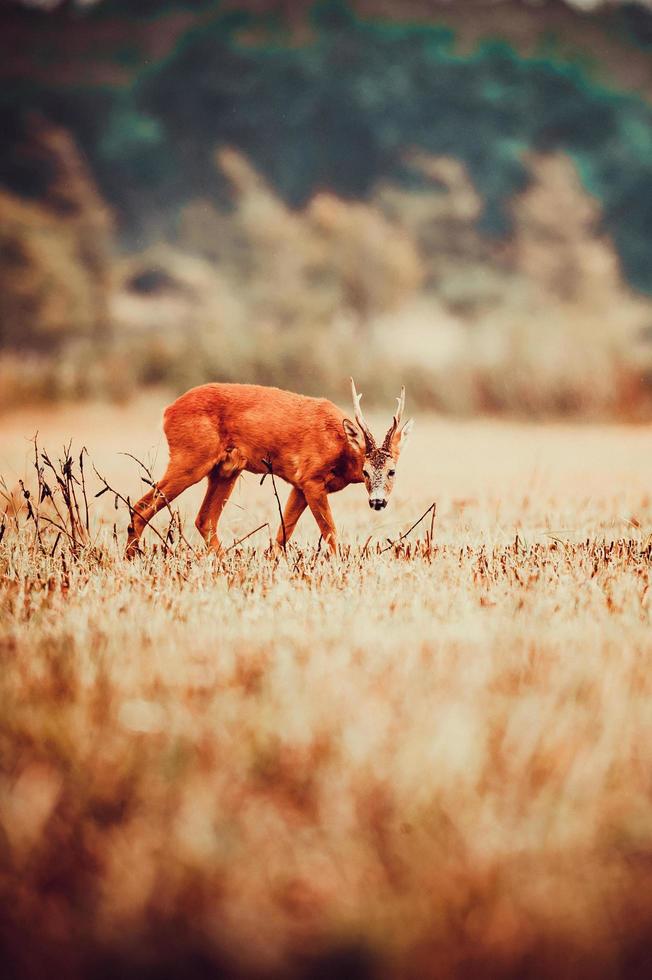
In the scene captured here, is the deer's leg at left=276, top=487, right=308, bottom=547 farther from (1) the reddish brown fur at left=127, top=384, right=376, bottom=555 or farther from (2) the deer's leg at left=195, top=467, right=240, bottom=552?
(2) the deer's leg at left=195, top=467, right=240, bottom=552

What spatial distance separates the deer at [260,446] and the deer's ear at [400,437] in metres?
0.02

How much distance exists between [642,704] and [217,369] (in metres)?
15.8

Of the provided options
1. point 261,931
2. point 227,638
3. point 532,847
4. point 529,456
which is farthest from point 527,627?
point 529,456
—————
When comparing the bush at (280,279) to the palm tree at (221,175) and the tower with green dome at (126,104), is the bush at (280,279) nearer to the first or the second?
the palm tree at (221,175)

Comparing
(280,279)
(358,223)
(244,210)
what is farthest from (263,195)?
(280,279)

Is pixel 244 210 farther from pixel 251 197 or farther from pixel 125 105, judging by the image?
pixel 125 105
—————
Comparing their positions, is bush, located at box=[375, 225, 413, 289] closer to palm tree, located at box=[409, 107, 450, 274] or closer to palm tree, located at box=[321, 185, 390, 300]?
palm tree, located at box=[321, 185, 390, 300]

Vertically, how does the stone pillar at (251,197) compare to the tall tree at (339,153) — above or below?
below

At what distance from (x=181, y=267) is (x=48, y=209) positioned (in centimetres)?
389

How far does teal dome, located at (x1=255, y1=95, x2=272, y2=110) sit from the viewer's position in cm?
—————
DIRECTIONS. Copy out the lines from the line with "At what distance" to the line with "How far does", keeping every character as it stands.

THE COMPLETED TASK.
At what distance from (x=181, y=267) is (x=48, y=209) positioned (in centimetres)?
389

How far does teal dome, located at (x1=255, y1=95, x2=272, y2=110) sit from the viewer's position in cm?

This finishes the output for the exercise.